# Preliminaries

We need to load the `pandas` library/module/package. It will be abbreviated at `pd`.

Users typically load the `numpy` library/module/package at the same time (abbreviated as `np`), since it has some useful functions for data analysis, even though we will not use it here.

In [None]:
import pandas as pd
import numpy as np

---

# Load Pandas data frames from CSV files

Let's use annual data from the World Happiness Report.

CSV = comma separated values. (This is what you'll see if you open up the files in a browser or text editor.)

Note how we use the function `read_csv` from the `pandas` library (which we have abbreviated to `pd`). You can find details on what arguments the function accepts and how it behaves by googling it, which takes you to this page: https://pandas.pydata.org/pandas-docs/stable/reference/api/pandas.read_csv.html

In [None]:
whr_df_15 = pd.read_csv('WHR_2015.csv')

SUPPLIED DATA ▸
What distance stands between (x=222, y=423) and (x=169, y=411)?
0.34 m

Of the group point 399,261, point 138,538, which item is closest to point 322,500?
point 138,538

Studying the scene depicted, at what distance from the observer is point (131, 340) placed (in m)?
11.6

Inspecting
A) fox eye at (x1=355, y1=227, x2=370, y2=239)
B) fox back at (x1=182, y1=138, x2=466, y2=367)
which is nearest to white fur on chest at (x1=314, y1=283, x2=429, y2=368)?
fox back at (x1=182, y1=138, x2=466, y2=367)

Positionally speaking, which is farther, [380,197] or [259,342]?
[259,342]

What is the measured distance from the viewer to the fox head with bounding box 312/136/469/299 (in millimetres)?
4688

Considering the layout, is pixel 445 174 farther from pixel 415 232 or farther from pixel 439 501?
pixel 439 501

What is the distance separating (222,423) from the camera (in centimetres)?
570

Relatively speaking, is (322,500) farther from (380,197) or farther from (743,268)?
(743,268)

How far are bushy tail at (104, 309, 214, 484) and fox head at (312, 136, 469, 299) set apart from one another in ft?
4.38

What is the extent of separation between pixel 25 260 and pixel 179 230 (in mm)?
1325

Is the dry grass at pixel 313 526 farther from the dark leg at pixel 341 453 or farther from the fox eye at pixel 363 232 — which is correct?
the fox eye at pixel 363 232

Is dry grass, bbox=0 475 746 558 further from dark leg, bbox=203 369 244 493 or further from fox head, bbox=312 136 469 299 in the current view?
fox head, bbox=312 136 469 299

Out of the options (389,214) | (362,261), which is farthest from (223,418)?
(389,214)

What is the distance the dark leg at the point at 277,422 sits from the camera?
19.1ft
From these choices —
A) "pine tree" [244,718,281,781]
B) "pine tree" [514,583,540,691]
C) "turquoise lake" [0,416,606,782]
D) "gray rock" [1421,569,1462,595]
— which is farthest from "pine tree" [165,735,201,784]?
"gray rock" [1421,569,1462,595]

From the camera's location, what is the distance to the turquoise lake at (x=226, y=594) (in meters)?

REQUIREMENTS ▸
A – In the pandas tutorial, what abbreviation is given to the numpy library when it is loaded?
B – Explain why, according to the pandas tutorial, users typically load numpy along with pandas.
C – Continue the pandas tutorial from the point where it stops.

TASK-BY-TASK OUTPUTS ▸
A – `np`

B – Users typically load numpy at the same time as pandas because numpy has some useful functions for data analysis. The tutorial loads it too, even though it will not use numpy in this lesson.

C –
whr_df_19 = pd.read_csv('WHR_2019.csv')

## Describing data

### Dimensions of these tables

In [None]:
# Number of rows:
len(whr_df_15)

In [None]:
# Number of rows and columns
whr_df_15.shape

In [None]:
whr_df_19.shape


### head & tail

In [None]:
whr_df_15.head()

In [None]:
whr_df_15[:5]

In [None]:
whr_df_15.tail(10)

In [None]:
whr_df_15[-10:]

### info()

In [None]:
whr_df_15.info()

### Data types

In [None]:
whr_df_19.dtypes

### Accessing columns

In [None]:
whr_df_19['Score']

In [None]:
whr_df_19.Score

### describe() & mean()

In [None]:
whr_df_19['Score'].describe()

In [None]:
whr_df_19['Score'].describe()['min']

In [None]:
whr_df_19['Score'].mean()

### value_counts()

In [None]:
whr_df_15['Region'].value_counts()

---

# Processing data

## sort_values()

In [None]:
whr_df_19

In [None]:
whr_df_19.sort_values('Country or region')

In [None]:
sorted_whr_df_19 = whr_df_19.sort_values(by="Freedom to make life choices", ascending=False)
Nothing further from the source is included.